The graph above shows the trend between the three parameters “LightActiveDistance, ModeratelyActiveDistance, and VeryActiveDistance”. Fitbit users who are very active burn the highest calories with respect to the Total Distance covered. Light active users burn lesser calories w.r.t Total Distance covered. Moderately active users also burn the lowest calories w.r.t Total Distance covered. Though each user burns calories at different rates. We can still see in the graph above that the calories burn per day largely decreases with a decrease in the total distance, however this could characterize that more calories can still be burnt as Fitbit users spend less time sitting down or immobile.

ggplot(data= Immobility_Pattern)+
  geom_smooth(mapping=aes(x= SedentaryMinutes, y= SedentaryActiveDistance, color= "Immobility Trend"))+
  labs(title= "BellaBeat: SedentaryActiveDistance vs SedentaryMinutes", subtitle= "Immobility Pattern")
## `geom_smooth()` using method = 'loess' and formula 'y ~ x'

The plot above shows a trend of Fitbit users’ sedentary active distance against minutes spend.
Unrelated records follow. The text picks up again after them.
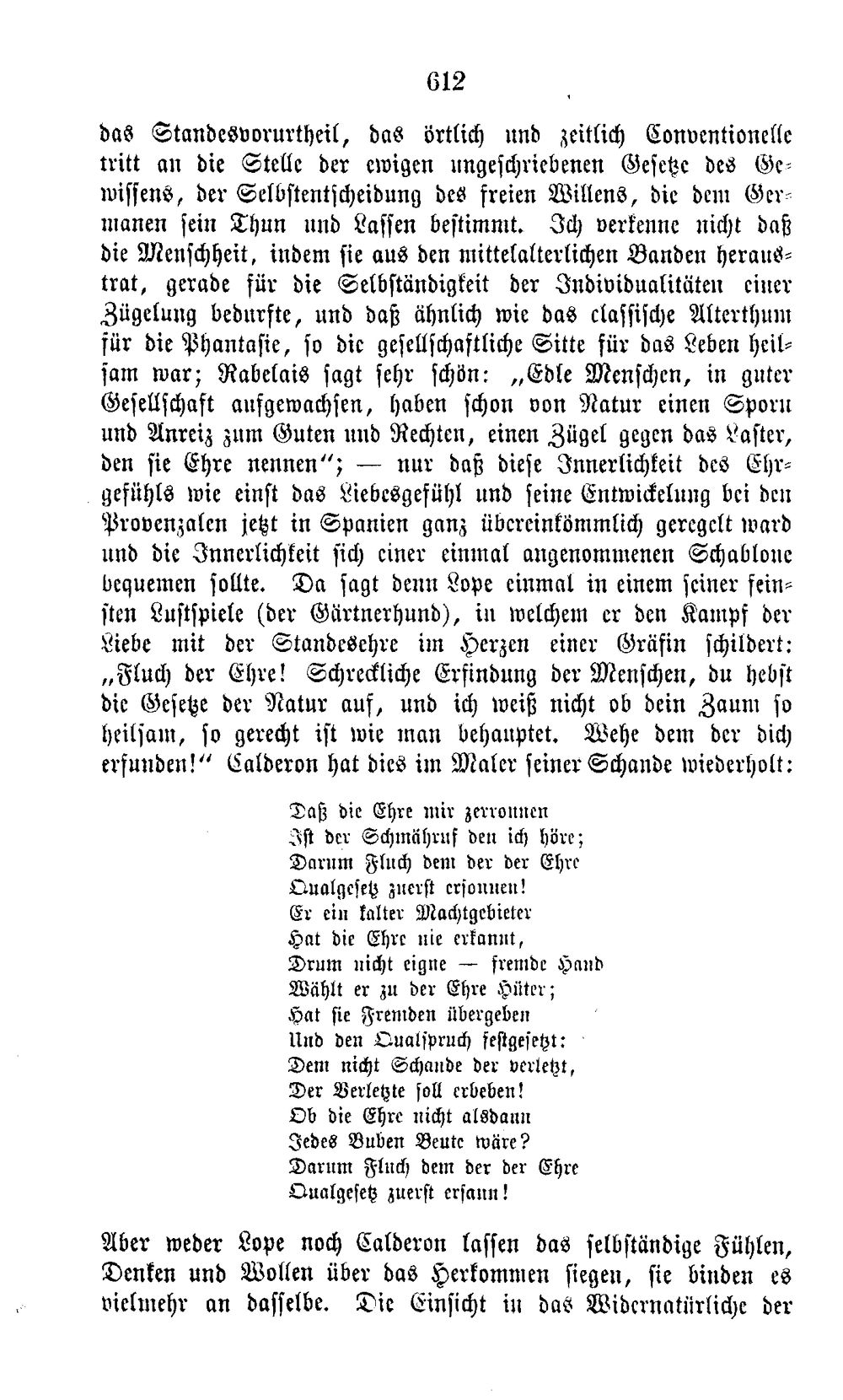 612

das Standesvorurtheil, das örtlich und zeitlich Conventionelle tritt an die Stelle der ewigen ungeschriebenen Gesetze des Gewissens, der Selbstentscheidung des freien Willens, die dem Germanen sein Thun und Lassen bestimmt. Ich verkenne nicht daß die Menschheit, indem sie aus den mittelalterlichen Banden heraustrat, gerade für die Selbständigkeit der Individualitäten einer Zügelung bedurfte, und daß ähnlich wie das classische Alterthum für die Phantasie, so die gesellschaftliche Sitte für das Leben heilsam war; Rabelais sagt sehr schön: „Edle Menschen, in guter Gesellschaft aufgewachsen, haben schon von Natur einen Sporn und Anreiz zum Guten und Rechten, einen Zügel gegen das Laster, den sie Ehre nennen"; — nur daß diese Innerlichkeit des Ehrgefühls wie einst das Liebesgefühl und seine Entwickelung bei den Provenzalen jetzt in Spanien ganz übereinkömmlich geregelt ward und die Innerlichkeit sich einer einmal angenommenen Schablone bequemen sollte. Da sagt denn Lope einmal in einem seiner feinsten Lustspiele (der Gärtnerhund), in welchem er den Kampf der Liebe mit der Standesehre im Herzen einer Gräfin schildert: „Fluch der Ehre! Schreckliche Erfindung der Menschen, du hebst die Gesetze der Natur auf, und ich weiß nicht ob dein Zaum so heilsam, so gerecht ist wie man behauptet. Wehe dem der dich erfunden!" Calderon hat dies im Maler seiner Schande wiederholt:

Daß die Ehre mir zerronnen
Ist der Schmähruf den ich höre;
Darum Fluch dem der der Ehre
Qualgesetz zuerst ersonnen!
Er ein kalter Machtgebieter
Hat die Ehre nie erkannt,
Drum nicht eigne — fremde Hand
Wählt er zu der Ehre Hüter;
Hat sie Fremden übergeben
Und den Qualspruch festgesetzt:
Dem nicht Schande der verletzt,
Der Verletzte soll erbeben!
Ob die Ehre nicht alsdann
Jedes Buben Beute wäre?
Darum Fluch dem der der Ehre
Qualgesetz zuerst ersann!

Aber weder Lope noch Calderon lassen das selbständige Fühlen, Denken und Wollen über das Herkommen siegen, sie binden es vielmehr an dasselbe. Die Einsicht in das Widernatürliche der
This indicates that Fitbit users spend very little distance being active, and higher time in sedentary mode.Hence, very little calories are burnt as they decide to stay less active or immobile.

ggplot(data= sleepDay_merged)+
  geom_smooth(aes(x= TotalMinutesAsleep, y= TotalSleepRecords, group=1, color='TotalTimeInBed'))+
  geom_smooth(aes(x= TotalTimeInBed, y= TotalSleepRecords, group=2, color='TotalMinutesAsleep'))+
  ylab('TotalSleepRecords')+
  xlab('SleepDuration')+
  labs(title= "BellaBeat: SedentaryActiveDistance vs SedentaryMinutes", subtitle= "Sleep Pattern")
## `geom_smooth()` using method = 'loess' and formula 'y ~ x'
## `geom_smooth()` using method = 'loess' and formula 'y ~ x'

The graphical plots above show trends in relationship between “TotalTimeInBed, and TotalMinutesAsleep by plotting”TotalSleepRecords” against “SleepDuration”. The graphical plot illustrates the fact that Fitbit users spend more time in bed(Insomnia), relatively to their total sleep records than the time they fall asleep. Even though, both trends seem to be somewhat higher with respect to the total sleep time recorded.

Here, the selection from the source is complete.